Especially not any of those friends and or spouses you might have developed over the years. Sure, you might get married and have your own kids someday, but don’t expect any of those relationships to be more important than ours. No one will love you more than me… put those words in the mouth of anyone but a parent and we would call them a obsessed creep! Those are the words of someone trying to emotionally manipulate someone under their power. It posits that a parent child relationship is NECESSARILY an abusive relationship. Think I’m joking?
“If you don’t mutter under your breath ‘I hate you’ at least once in your life, I am not doing my job properly. Share if you are a parent and agree.”
Once again, in any other relationship, “I hate you” is a sign that you have probably failed. Sure, there are going to be people out there who might hate you for irrational reasons or in situations where you are blameless. But this is not one of those situations. This meme posits that it is our job as parents to frustrate the desires and designs of our children. It is our job as parents to be hated by our children despite the fact that we do what we do… we stalk and lecture and flip out… and hit, out of love. What’s more, any negative reaction a child might have to our loving attention is inherently irrational. Because we have defined the parent child relationship as one where the parent, out of love of course, is always right and always justified, then any rebelliousness from the child, any deviation from the established script justifies further intervention. “I hate you” means you are doing things right and continuous “I hate yous” mean you need more of the same. It is as if we have decided that loving our children is completely separate and superior to respecting our children, instead of seeing those things as being inextricably linked. As we would in almost any other relationship if we arent an asshole.
Yes, I admit that I am looking at this meme in the worst light possible. The vast majority of people who share this sentiment aren’t abusive controlling tyrants. They are parents just like you and I, terrified to see their children hurt by a world we see as full of danger and disappointment. They are parents who deeply love their children and want desperately to do the right thing, to raise kids ready to face the world.
But there has to be a better way than this. Yes, be vigilant. Scan the horizon for threats to your offspring. Know who their friends are, what their interests are, what their troubles are. Correct them when necessary, but always be open to the idea that it’s you who may be wrong. Forgive them their mistakes as you expect them to forgive yours. In other words, while admitting that there are differences in power and responsibility, that there are times and places where you will have to act authoritatively and sometimes unilaterally, try and treat them like you would a friend. Let’s see how that works out, okay?
Featured Image Credit: Wikimedia Commons
Selfie Image Credit, Leelah Alcorn, via WCPO Channel 9 in Cincinnati.
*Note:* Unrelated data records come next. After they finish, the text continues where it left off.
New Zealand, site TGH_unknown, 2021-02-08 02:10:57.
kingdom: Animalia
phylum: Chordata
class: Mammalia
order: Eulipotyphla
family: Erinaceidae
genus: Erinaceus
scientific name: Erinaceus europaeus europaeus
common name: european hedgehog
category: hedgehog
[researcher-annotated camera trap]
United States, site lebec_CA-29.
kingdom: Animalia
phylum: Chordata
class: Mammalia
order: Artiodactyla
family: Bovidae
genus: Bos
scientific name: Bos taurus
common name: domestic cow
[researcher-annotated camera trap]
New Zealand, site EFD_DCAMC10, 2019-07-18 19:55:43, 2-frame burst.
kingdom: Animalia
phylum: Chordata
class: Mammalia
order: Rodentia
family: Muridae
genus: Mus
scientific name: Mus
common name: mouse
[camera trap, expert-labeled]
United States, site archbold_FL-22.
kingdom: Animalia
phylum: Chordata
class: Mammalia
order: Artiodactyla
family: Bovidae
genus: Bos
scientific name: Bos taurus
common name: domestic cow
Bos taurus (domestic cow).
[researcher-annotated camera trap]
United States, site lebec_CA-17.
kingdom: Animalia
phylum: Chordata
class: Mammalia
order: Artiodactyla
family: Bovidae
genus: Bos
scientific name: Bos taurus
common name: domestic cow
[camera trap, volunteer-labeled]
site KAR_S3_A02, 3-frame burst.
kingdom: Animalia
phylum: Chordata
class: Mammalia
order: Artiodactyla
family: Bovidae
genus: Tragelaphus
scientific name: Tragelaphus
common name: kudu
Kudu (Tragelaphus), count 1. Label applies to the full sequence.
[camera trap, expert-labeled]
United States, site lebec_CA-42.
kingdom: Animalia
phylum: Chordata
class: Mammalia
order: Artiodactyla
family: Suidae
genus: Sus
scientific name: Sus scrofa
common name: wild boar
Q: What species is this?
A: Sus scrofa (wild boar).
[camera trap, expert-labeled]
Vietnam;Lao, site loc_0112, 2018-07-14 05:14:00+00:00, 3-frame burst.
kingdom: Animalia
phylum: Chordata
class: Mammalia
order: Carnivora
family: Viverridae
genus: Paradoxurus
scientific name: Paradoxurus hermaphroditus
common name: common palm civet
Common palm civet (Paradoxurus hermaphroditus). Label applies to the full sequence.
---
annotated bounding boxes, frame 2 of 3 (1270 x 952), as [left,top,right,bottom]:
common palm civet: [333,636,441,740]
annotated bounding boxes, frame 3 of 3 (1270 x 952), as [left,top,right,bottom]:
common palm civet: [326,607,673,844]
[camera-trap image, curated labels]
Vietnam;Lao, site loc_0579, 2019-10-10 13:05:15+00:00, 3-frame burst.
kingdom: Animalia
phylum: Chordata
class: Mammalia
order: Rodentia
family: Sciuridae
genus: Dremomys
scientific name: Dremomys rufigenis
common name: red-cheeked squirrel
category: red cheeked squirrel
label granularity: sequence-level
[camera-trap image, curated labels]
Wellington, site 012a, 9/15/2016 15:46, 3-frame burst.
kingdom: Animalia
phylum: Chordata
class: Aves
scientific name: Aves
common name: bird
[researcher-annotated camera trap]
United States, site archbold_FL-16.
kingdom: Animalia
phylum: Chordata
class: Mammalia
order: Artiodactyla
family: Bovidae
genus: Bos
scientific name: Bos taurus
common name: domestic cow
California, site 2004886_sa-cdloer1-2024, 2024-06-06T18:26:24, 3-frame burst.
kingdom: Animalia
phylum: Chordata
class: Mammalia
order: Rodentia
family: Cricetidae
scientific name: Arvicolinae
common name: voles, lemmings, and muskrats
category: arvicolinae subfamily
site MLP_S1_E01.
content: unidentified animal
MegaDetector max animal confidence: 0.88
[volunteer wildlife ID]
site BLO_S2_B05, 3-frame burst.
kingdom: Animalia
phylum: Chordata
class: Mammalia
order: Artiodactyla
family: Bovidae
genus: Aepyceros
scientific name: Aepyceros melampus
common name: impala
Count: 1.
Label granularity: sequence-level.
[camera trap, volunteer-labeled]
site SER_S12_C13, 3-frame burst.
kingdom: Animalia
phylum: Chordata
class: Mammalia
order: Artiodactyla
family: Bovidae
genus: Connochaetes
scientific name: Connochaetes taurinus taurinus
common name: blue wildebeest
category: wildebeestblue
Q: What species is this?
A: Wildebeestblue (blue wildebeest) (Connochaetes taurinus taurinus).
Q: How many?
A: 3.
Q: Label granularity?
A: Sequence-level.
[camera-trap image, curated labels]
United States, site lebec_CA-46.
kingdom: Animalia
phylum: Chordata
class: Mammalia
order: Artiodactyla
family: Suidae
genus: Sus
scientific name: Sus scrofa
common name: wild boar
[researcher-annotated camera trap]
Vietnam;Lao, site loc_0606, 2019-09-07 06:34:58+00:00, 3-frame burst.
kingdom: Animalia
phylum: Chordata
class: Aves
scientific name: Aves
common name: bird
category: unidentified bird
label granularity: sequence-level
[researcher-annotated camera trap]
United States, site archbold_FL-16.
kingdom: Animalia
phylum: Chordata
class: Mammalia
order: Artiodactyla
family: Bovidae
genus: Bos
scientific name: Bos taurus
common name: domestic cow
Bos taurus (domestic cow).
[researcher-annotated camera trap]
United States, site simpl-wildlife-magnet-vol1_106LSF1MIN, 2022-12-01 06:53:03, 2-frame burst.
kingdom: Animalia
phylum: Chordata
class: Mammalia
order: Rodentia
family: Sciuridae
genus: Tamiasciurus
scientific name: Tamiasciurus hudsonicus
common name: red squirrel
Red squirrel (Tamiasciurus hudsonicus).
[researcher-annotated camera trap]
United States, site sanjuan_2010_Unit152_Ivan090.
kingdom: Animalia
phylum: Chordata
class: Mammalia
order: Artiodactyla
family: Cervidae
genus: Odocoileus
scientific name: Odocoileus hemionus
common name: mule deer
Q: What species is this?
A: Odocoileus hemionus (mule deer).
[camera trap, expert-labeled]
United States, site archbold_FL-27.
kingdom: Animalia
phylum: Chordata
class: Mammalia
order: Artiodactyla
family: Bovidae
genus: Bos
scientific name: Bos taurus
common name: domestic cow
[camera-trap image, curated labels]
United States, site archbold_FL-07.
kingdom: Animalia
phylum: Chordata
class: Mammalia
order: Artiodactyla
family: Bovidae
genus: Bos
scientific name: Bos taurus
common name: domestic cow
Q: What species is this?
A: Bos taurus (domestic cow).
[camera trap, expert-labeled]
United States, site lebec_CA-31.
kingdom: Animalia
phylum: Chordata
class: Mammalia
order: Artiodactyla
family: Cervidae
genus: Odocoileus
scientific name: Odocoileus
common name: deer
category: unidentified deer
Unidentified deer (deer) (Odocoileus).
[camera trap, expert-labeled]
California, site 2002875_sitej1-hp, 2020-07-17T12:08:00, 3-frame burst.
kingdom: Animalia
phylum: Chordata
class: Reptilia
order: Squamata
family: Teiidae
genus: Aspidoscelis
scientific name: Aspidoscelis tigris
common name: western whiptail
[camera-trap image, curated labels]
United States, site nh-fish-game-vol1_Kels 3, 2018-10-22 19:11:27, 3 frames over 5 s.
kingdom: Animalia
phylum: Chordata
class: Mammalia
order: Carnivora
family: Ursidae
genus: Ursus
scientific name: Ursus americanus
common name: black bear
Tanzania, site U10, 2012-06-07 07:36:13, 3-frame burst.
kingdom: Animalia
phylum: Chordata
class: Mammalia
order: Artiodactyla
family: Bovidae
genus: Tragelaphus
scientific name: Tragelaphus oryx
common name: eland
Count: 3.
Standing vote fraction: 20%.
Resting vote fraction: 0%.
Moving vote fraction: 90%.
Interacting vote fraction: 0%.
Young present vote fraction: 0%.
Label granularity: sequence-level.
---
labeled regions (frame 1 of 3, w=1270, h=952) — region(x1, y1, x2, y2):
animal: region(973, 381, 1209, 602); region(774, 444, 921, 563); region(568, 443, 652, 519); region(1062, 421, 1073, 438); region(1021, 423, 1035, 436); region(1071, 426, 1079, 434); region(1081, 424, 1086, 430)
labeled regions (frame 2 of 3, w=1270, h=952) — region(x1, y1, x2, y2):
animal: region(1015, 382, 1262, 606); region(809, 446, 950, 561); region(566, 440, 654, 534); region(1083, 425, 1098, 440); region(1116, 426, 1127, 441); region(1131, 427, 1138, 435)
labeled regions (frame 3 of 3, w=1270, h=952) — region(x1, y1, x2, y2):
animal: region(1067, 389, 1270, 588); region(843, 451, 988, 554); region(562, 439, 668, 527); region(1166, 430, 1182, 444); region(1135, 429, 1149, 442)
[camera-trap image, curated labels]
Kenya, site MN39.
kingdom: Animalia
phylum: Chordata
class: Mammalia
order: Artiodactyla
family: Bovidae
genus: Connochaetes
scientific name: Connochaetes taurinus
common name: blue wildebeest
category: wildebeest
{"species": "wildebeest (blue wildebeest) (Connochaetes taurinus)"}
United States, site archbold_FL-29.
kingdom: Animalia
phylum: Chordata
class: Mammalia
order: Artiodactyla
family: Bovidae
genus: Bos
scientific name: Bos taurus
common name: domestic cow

The fact that the person who psychologically abuses you for 25 years also loves you dearly does not make things better or easier to cope with.
Trust me, I know what I’m talking about.
Reading these things, I feel like we’re speaking a completely different language. That’s no love that I recognize.
The Bible has the same problem. I wonder if that ties in?
I think that’s something we need to understand: that people will not only do horrible things because they are horrible ***ist people, but also that there are people who do horrible things to their kids because they actually love them. Or at least the idea they have about who their child should be. But they have a completely wrong view about what children are, what parenting means and how happiness is achieved.
Those people think they know what’s best for their children and that every deviance from those things will lead to their child’s downfall. Therefore whatever they do is justified.